Adult Industry Medical Foundation, klinik San Fernando Valley yang melayani industri pornografi, mengatakan tidak ada satu pun orang yang aktif saat diuji.
Salah satu pendiri klinik, Sharon Mitchell, mengatakan setiap kasus melibatkan orang yang bukan artis atau calon aktor atau aktris yang dites positif dan kemudian keluar dari bisnisnya.
Pejabat kesehatan masyarakat setempat mengatakan mereka salah memberi label pada semua laporan dari klinik tersebut sebagai artis dewasa, padahal mereka tidak memiliki informasi tentang pekerjaan mereka. Klinik ini didirikan terutama untuk melayani industri pornografi, tetapi juga melayani klien lain.

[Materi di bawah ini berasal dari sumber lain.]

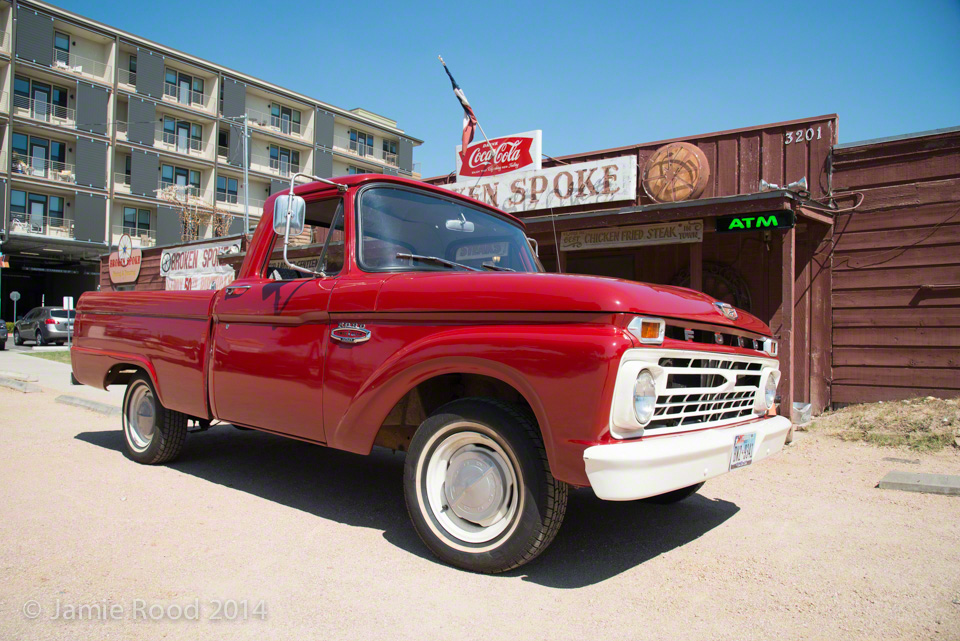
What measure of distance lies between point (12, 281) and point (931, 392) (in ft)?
159

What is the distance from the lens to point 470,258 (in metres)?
4.18

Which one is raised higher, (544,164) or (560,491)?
(544,164)

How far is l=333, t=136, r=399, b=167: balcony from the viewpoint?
48875 millimetres

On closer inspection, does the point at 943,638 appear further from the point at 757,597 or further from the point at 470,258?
the point at 470,258

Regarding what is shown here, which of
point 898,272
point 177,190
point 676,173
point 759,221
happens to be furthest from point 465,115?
point 177,190

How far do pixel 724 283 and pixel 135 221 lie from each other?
38189 millimetres

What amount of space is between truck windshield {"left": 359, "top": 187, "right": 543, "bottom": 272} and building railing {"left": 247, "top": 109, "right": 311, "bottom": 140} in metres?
43.1

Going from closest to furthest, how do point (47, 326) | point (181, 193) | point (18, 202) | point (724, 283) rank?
point (724, 283), point (47, 326), point (18, 202), point (181, 193)

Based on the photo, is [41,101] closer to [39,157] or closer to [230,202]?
[39,157]

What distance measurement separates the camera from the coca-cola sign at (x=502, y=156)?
1105cm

“Intinya: Kami adalah pusat tes HIV,” kata Mitchell. “Kami tidak hanya menguji industri hiburan dewasa. Kami memiliki banyak orang yang menginginkan tes dari masyarakat umum.”
Aktris perempuan yang dites positif HIV di klinik mereka awal bulan ini masih menjadi satu-satunya kasus yang terdeteksi pada artis yang bekerja sejak tahun 2004, kata Mitchell.
Pada tahun 2004, kepanikan menyebar ke seluruh industri dan produksi di beberapa studio sempat dihentikan setelah seorang bintang porno pria dan tiga aktris yang bekerja bersamanya dinyatakan positif.
Dr Jonathan Fielding, direktur kesehatan masyarakat, mengatakan daerah tersebut tidak memiliki cukup informasi untuk menyelidiki kasus-kasus ini lebih lanjut.
“Sistem yang kita miliki dan undang-undang yang kita miliki tidak memfasilitasi pelacakan kontak dan verifikasi seperti yang kita inginkan. AIDS telah ditangani secara terpisah dari penyakit menular seksual lainnya,” kata Fielding.
Dalam kasus HIV, klinik medis atau dokter yang melakukan tes bertanggung jawab untuk memberi tahu pasangannya, kata Fielding. Untuk penyakit menular seksual lainnya, undang-undang negara bagian mengizinkan wilayah tersebut meminta pemberitahuan dari pasangannya.
“Saya yakin AIM memberikan layanan yang bermanfaat karena mencegah artis tampil ketika mereka mengidap penyakit menular seksual atau HIV,” kata Fielding.
Dia mengatakan upaya AIM “lebih baik daripada tidak sama sekali” tetapi tidak cukup untuk mencegah bahaya pekerjaan yang mengancam jiwa.